Golf rules, it turns out, are one of the singular and favored forms of female torment. In the magazine Golf for Women, where I was editor-in-chief, we once ran an article called "Attack of the Rules Queens," which described devious players who intimidate opponents and less-experienced golfers with allegations of rules violations. It prompted enormous reader reaction.
"Thank you for this article," one woman wrote. "It's about time we talk openly about the biddies, the pariahs, the piranhas or worse. Every course has them, and every woman golfer needs to beware." As another reader put it: "They can turn a golf round into a horror story; they've reduced players to tears, and caused other women to quit a league, or a club."
Interestingly, how males and females react to a good performance also sometimes differs. One former LPGA pro who has spent time on the men's and women's tours observes: "You walk into the players' lunchroom on the PGA Tour, and guys seem genuinely happy for the person who walks in who's played well. The mood in the LPGA Tour players' lounge can be different. A woman walks in after a great round, and the response isn't always supportive. You can sometimes feel the resentfulness, the jealousy."
Though the premise of the accompanying article can be true--that men are often unwelcoming to women on the golf course--when we dig deeper, we see that women can be exclusionary as well. Marriott remembers being a talented junior golfer in upstate New York and trying to play with the adult women's groups at her club. "No way they were going to let me play with them," she recalls. "I guess they thought I would make them look bad."
So what are we to conclude? After years of studying humans in primitive societies, Margaret Mead wrote that "feminine" and "masculine" behaviors aren't innate but result from socialization and cultural expectations. And those behaviors evolve. To that point, Nilsson and Marriott are already observing different behavior in younger golfers. "The men under 35 that we work with couldn't care less that we're women teaching them," Nilsson says. "They're not threatened. In the same way, we see some of the younger women players we work with treating each other more openly and honestly, with less backbiting and gamesmanship."

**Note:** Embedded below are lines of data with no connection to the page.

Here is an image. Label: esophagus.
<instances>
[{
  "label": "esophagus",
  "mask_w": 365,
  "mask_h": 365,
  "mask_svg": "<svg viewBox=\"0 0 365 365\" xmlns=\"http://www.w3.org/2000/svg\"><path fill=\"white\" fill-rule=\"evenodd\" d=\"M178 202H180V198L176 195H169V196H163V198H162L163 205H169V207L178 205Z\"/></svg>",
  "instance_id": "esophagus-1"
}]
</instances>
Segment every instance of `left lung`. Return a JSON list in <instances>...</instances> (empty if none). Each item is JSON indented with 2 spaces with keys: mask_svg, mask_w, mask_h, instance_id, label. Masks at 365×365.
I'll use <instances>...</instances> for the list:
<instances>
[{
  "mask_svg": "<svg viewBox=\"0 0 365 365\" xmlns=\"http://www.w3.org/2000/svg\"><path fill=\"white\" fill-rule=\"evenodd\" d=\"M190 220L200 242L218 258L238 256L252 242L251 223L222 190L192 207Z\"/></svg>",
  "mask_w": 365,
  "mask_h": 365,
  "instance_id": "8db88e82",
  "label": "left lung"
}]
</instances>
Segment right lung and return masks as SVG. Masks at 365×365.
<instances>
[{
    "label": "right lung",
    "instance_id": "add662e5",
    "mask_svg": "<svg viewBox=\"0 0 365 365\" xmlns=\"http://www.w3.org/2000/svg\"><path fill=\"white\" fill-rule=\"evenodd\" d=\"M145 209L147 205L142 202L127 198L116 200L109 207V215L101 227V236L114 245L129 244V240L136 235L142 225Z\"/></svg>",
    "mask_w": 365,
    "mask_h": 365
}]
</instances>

As we all continue to evolve, I'll take inspiration from my experience, and from the golfers at Southampton Golf Club on Long Island. On our weekly Ladies' Days during the summer, Susan Hobbs, the former chair of our Women's Association, has always been on the first tee, welcoming, making introductions, encouraging, cheering on the group. When a new member shows up for the first time, Susan has always put her in her foursome and arranged a follow-up game with other women.
On any given afternoon, I can arrive at the club as a single and walk to the first tee, joining a couple of guys I barely know. We'll walk the course together and commiserate about the diabolical new bunkers. By the end of the round, we've forged new friendships. It's a shared love of the game, an opportunity to meet new people. As that oldest of sayings goes, the golf ball doesn't care whether it's a man or a woman standing over it. And neither should we.